Chronic constipation


Constipation is sometimes described as the passage of stools less than three times per week. However, this should also be accompanied by other symptoms, including hard stools, a feeling of incomplete evacuation, abdominal discomfort, distention, bloating, and symptoms of defecatory disorders.


Chronic constipation may be caused by specific diseases or medications (“secondary constipation”). However, more commonly constipation is not found to have a specific cause. This is referred to as “primary" or "functional" constipation. It is important to differentiate between chronic constipation and irritable bowel syndrome with constipation (where pain is the predominant feature).

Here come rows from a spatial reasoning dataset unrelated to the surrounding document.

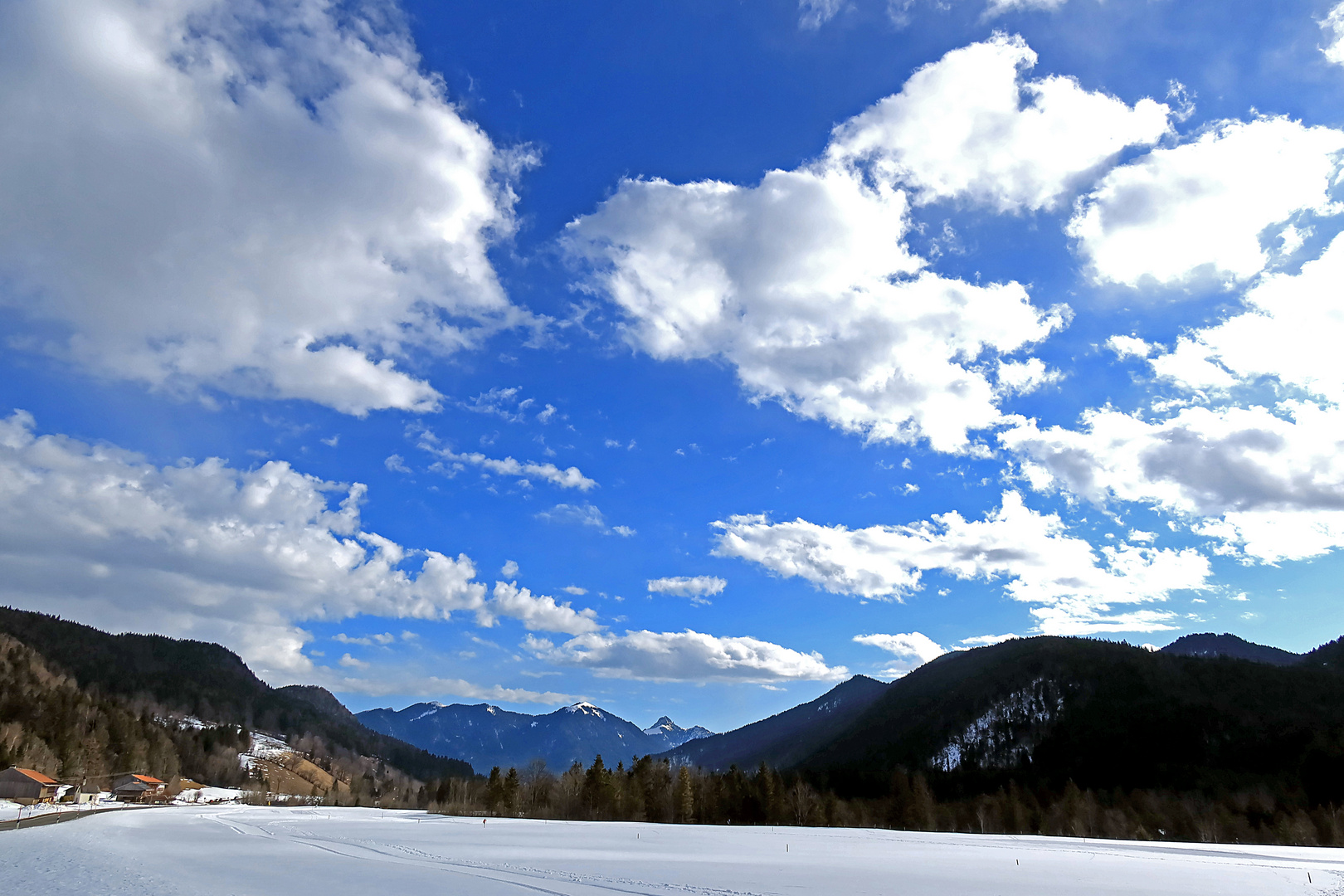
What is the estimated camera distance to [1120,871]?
4375cm

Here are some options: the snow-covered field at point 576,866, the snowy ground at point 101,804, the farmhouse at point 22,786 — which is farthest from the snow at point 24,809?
the snow-covered field at point 576,866

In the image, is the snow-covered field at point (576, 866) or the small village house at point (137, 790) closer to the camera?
the snow-covered field at point (576, 866)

The diagnosis of chronic constipation is often made without excluding "secondary" causes. This is because constipation is so common, and secondary causes of constipation are rare. In most cases, secondary causes are looked for only if the constipation is severe and difficult to treat. A set of diagnostic criteria for various functional abdominal disorders has been created, and the most common version of this is called the Rome IV criteria.

Rome IV criteria for functional constipation:

The diagnosis should be based upon the presence of the following for at least three months (with symptom onset at least six months prior to diagnosis):

Must include two or more of the following:

  1. Straining during more than 25 percent of defecations
  2. Lumpy or hard stools (Bristol Stool Scale Form 1-2) in more than 25 percent of defecations
  3. Sensation of incomplete evacuation for more than 25 percent of defecations
  4. Sensation of anorectal obstruction/blockage for more than 25 percent of defecations
  5. Manual manoeuvres to facilitate more than 25 percent of defecations (eg, digital evacuation, support of the pelvic floor)
  6. Fewer than three spontaneous bowel movements per week


  • Loose stools are rarely present without the use of laxatives


Although patients with functional constipation may have abdominal pain and/or bloating, they are not the predominant symptoms.